Clément Maury

Personal information
- Date of birth: 20 November 1985 (age 40)
- Place of birth: Aurillac, France
- Height: 1.81 m (5 ft 11 in)
- Position: Goalkeeper

Team information
- Current team: Bastelicaccia

Senior career*
- Years: Team / Apps / (Gls)
- 2002–2005: Châteauroux / 0 / (0)
- 2005–2007: Brive / 61 / (0)
- 2007–2010: Toulouse Fontaines / 92 / (0)
- 2010–2017: Gazélec Ajaccio / 177 / (0)
- 2018: GS Consolat / 8 / (0)
- 2019–2020: Gazélec Ajaccio / 1 / (0)
- 2020–2022: Balagne
- 2022–: Bastelicaccia

= Clément Maury =

French footballer (born 1985)

Clément Maury (born 20 November 1985) is a French professional footballer who plays as a goalkeeper for Bastelicaccia.

==Career==
Maury started his career with Châteauroux but did not make a first-team appearance for the club, although he played regularly for the reserve team. He joined Championnat de France amateur (CFA) side Brive in 2005 and went on to play 61 league matches during two seasons with the club. Maury signed for Toulouse Fontaines ahead of the 2007–08 season and was a regular feature of the team that won promotion to the CFA in 2009. In total, he made 92 appearances for Fontaines before transferring to Gazélec Ajaccio in the summer of 2010.

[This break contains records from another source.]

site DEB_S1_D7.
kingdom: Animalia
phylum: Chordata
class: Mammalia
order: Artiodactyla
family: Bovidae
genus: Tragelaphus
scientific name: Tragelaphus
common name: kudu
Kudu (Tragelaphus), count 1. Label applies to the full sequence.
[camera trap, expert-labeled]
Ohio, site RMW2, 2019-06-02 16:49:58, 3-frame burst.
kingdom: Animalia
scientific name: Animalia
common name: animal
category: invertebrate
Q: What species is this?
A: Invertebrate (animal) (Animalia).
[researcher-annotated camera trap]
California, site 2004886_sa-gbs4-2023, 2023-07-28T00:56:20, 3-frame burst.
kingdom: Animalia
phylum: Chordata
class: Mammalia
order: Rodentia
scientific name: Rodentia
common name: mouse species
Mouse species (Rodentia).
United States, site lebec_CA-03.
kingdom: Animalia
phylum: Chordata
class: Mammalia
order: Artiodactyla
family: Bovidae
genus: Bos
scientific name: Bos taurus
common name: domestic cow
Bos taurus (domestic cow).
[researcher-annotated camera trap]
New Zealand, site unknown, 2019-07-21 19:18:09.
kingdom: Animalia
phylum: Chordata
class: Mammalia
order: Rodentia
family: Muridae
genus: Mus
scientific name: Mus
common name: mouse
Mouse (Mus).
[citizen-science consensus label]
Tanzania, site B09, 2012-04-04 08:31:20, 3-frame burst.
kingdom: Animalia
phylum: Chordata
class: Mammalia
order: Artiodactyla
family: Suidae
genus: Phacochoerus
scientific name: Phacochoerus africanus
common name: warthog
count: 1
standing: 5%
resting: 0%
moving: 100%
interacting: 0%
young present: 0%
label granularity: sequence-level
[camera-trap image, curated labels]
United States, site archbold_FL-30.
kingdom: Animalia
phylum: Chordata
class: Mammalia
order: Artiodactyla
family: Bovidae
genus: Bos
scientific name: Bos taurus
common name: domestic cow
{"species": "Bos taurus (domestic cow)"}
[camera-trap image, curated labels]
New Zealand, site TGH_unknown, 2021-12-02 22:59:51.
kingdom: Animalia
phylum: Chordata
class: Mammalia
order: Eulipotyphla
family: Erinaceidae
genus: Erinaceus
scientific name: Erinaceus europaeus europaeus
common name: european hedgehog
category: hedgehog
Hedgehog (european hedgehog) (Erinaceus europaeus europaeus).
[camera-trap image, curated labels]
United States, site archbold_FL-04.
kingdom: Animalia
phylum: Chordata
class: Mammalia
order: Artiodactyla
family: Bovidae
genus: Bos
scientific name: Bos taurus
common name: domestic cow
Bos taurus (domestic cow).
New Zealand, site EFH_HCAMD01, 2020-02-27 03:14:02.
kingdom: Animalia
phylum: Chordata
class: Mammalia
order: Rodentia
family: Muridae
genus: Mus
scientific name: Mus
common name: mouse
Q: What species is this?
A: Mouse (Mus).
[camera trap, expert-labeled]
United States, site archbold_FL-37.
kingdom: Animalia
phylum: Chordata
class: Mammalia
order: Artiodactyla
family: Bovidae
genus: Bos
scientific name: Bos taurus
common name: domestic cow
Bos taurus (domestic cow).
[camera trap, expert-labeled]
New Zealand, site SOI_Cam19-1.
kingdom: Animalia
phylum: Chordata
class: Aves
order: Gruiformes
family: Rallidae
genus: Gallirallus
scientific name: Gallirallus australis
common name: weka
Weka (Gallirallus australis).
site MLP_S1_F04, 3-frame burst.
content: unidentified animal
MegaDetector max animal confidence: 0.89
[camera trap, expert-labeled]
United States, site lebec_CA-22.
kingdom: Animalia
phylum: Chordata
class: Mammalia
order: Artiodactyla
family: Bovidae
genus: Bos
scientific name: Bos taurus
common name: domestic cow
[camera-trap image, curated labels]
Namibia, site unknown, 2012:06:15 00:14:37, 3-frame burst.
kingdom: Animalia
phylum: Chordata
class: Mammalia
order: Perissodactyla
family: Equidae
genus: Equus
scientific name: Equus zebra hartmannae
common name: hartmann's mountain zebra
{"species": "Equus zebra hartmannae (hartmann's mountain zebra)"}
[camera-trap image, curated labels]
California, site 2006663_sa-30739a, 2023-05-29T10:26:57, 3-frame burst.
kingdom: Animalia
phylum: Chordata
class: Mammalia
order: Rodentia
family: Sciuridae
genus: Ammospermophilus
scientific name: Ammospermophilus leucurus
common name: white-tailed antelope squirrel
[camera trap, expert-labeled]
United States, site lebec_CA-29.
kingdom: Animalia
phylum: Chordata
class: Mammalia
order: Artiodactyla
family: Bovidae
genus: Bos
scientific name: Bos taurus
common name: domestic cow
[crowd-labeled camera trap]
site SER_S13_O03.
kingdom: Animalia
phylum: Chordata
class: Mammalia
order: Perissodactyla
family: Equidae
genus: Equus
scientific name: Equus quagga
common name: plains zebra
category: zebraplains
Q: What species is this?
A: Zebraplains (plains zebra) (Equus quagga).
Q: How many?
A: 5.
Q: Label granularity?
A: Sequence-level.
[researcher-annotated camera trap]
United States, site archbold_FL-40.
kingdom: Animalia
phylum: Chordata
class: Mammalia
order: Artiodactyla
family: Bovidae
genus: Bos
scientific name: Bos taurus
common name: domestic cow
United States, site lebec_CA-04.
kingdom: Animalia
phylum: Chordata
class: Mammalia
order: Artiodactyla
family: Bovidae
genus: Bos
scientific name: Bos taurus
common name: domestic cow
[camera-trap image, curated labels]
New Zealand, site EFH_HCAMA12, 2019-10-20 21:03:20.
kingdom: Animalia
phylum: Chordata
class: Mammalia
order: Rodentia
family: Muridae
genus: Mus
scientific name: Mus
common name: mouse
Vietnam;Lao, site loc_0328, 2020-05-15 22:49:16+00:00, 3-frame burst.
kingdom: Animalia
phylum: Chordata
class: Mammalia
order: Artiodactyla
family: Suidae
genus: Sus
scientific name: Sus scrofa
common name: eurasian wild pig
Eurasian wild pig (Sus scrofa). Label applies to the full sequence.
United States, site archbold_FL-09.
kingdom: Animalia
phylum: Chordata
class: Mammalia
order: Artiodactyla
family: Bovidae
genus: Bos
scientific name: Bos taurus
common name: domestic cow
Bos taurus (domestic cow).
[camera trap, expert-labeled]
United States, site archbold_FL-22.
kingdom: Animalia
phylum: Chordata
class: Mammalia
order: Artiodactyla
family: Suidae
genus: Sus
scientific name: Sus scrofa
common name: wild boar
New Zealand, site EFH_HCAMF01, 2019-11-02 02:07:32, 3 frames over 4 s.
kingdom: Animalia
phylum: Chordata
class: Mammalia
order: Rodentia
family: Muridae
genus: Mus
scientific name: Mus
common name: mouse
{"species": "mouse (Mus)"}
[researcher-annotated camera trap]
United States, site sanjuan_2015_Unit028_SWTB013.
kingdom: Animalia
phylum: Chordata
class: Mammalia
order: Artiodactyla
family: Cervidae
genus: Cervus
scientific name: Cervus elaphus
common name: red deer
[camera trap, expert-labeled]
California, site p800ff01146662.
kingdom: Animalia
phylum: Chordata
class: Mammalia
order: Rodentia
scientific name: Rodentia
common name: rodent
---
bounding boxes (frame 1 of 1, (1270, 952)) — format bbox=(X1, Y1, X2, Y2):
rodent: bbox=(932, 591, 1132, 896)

Maury became the first-choice goalkeeper at Gazélec as the side won successive promotions, firstly to the Championnat National in 2011 and then to Ligue 2 for the first time in the club's history in 2012. After being released from Gazélec Ajaccio in the summer of 2017, he joined GS Consolat in the Championnat National on 4 January 2018.

In August 2018, he was signed by newly founded Italian amateur club "A.C. Vicenza 1902", an illegitimate phoenix club of Vicenza Calcio. A.C. Vicenza failed to apply a place in 2018–19 Serie D thus folded.

In the summer of 2019, he returned for a second time to Gazélec Ajaccio in the Championnat National as a back-up goalkeeper. Following the club's relegation due to COVID-19, he left.

He signed for FC Balagne in Corsica for two years, in Régional 1. Later in the summer of 2022 having left FC Balagne, he remained in Corsica where he signed for FC Bastelicaccia also playing in Régional 1.